● WORK INSTRUCTION
In your answer, every line of the records should be written out exactly.

◇ ◇ ◇

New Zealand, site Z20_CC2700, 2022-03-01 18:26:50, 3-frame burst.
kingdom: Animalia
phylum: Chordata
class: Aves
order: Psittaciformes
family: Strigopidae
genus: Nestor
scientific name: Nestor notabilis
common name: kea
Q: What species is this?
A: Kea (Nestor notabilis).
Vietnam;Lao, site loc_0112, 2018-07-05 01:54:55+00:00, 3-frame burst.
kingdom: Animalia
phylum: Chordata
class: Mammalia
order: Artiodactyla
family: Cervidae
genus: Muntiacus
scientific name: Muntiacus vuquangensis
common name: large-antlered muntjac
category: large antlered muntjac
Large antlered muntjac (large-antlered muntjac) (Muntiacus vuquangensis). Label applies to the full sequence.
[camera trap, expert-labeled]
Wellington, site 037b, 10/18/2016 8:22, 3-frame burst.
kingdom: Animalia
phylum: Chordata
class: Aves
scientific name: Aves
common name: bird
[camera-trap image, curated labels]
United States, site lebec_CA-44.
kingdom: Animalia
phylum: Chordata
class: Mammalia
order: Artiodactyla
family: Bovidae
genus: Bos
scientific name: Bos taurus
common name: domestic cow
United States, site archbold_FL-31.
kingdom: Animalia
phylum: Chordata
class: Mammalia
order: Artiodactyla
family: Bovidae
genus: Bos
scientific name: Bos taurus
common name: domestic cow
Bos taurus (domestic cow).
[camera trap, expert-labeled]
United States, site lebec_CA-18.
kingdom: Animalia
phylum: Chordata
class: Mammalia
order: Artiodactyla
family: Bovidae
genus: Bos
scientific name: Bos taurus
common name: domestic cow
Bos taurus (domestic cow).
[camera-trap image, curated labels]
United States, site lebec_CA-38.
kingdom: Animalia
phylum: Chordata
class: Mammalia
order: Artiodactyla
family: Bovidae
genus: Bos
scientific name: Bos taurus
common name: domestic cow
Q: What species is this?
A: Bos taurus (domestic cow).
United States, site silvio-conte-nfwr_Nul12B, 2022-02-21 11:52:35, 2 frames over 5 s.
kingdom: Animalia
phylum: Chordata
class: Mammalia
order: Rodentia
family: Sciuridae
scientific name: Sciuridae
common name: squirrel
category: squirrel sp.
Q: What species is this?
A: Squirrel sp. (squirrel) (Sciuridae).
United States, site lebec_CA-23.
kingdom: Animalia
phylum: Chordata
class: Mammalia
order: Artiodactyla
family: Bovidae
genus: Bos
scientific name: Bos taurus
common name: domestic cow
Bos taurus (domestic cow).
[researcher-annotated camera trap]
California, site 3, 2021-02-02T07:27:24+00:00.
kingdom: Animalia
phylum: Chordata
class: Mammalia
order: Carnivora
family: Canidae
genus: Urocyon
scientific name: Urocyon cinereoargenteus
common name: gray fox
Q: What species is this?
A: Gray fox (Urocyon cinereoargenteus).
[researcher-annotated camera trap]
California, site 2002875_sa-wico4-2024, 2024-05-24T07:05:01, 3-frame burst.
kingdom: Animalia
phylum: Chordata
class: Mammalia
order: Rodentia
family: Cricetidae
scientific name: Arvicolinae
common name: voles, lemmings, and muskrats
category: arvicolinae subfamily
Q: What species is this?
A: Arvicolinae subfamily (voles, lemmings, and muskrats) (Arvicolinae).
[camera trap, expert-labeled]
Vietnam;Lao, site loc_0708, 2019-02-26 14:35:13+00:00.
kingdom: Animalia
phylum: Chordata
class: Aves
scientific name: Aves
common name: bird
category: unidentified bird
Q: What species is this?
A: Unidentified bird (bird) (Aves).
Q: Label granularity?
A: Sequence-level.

◇ ◇ ◇

● EXERCISE ANSWER
New Zealand, site Z20_CC2700, 2022-03-01 18:26:50, 3-frame burst.
kingdom: Animalia
phylum: Chordata
class: Aves
order: Psittaciformes
family: Strigopidae
genus: Nestor
scientific name: Nestor notabilis
common name: kea
Q: What species is this?
A: Kea (Nestor notabilis).
Vietnam;Lao, site loc_0112, 2018-07-05 01:54:55+00:00, 3-frame burst.
kingdom: Animalia
phylum: Chordata
class: Mammalia
order: Artiodactyla
family: Cervidae
genus: Muntiacus
scientific name: Muntiacus vuquangensis
common name: large-antlered muntjac
category: large antlered muntjac
Large antlered muntjac (large-antlered muntjac) (Muntiacus vuquangensis). Label applies to the full sequence.
[camera trap, expert-labeled]
Wellington, site 037b, 10/18/2016 8:22, 3-frame burst.
kingdom: Animalia
phylum: Chordata
class: Aves
scientific name: Aves
common name: bird
[camera-trap image, curated labels]
United States, site lebec_CA-44.
kingdom: Animalia
phylum: Chordata
class: Mammalia
order: Artiodactyla
family: Bovidae
genus: Bos
scientific name: Bos taurus
common name: domestic cow
United States, site archbold_FL-31.
kingdom: Animalia
phylum: Chordata
class: Mammalia
order: Artiodactyla
family: Bovidae
genus: Bos
scientific name: Bos taurus
common name: domestic cow
Bos taurus (domestic cow).
[camera trap, expert-labeled]
United States, site lebec_CA-18.
kingdom: Animalia
phylum: Chordata
class: Mammalia
order: Artiodactyla
family: Bovidae
genus: Bos
scientific name: Bos taurus
common name: domestic cow
Bos taurus (domestic cow).
[camera-trap image, curated labels]
United States, site lebec_CA-38.
kingdom: Animalia
phylum: Chordata
class: Mammalia
order: Artiodactyla
family: Bovidae
genus: Bos
scientific name: Bos taurus
common name: domestic cow
Q: What species is this?
A: Bos taurus (domestic cow).
United States, site silvio-conte-nfwr_Nul12B, 2022-02-21 11:52:35, 2 frames over 5 s.
kingdom: Animalia
phylum: Chordata
class: Mammalia
order: Rodentia
family: Sciuridae
scientific name: Sciuridae
common name: squirrel
category: squirrel sp.
Q: What species is this?
A: Squirrel sp. (squirrel) (Sciuridae).
United States, site lebec_CA-23.
kingdom: Animalia
phylum: Chordata
class: Mammalia
order: Artiodactyla
family: Bovidae
genus: Bos
scientific name: Bos taurus
common name: domestic cow
Bos taurus (domestic cow).
[researcher-annotated camera trap]
California, site 3, 2021-02-02T07:27:24+00:00.
kingdom: Animalia
phylum: Chordata
class: Mammalia
order: Carnivora
family: Canidae
genus: Urocyon
scientific name: Urocyon cinereoargenteus
common name: gray fox
Q: What species is this?
A: Gray fox (Urocyon cinereoargenteus).
[researcher-annotated camera trap]
California, site 2002875_sa-wico4-2024, 2024-05-24T07:05:01, 3-frame burst.
kingdom: Animalia
phylum: Chordata
class: Mammalia
order: Rodentia
family: Cricetidae
scientific name: Arvicolinae
common name: voles, lemmings, and muskrats
category: arvicolinae subfamily
Q: What species is this?
A: Arvicolinae subfamily (voles, lemmings, and muskrats) (Arvicolinae).
[camera trap, expert-labeled]
Vietnam;Lao, site loc_0708, 2019-02-26 14:35:13+00:00.
kingdom: Animalia
phylum: Chordata
class: Aves
scientific name: Aves
common name: bird
category: unidentified bird
Q: What species is this?
A: Unidentified bird (bird) (Aves).
Q: Label granularity?
A: Sequence-level.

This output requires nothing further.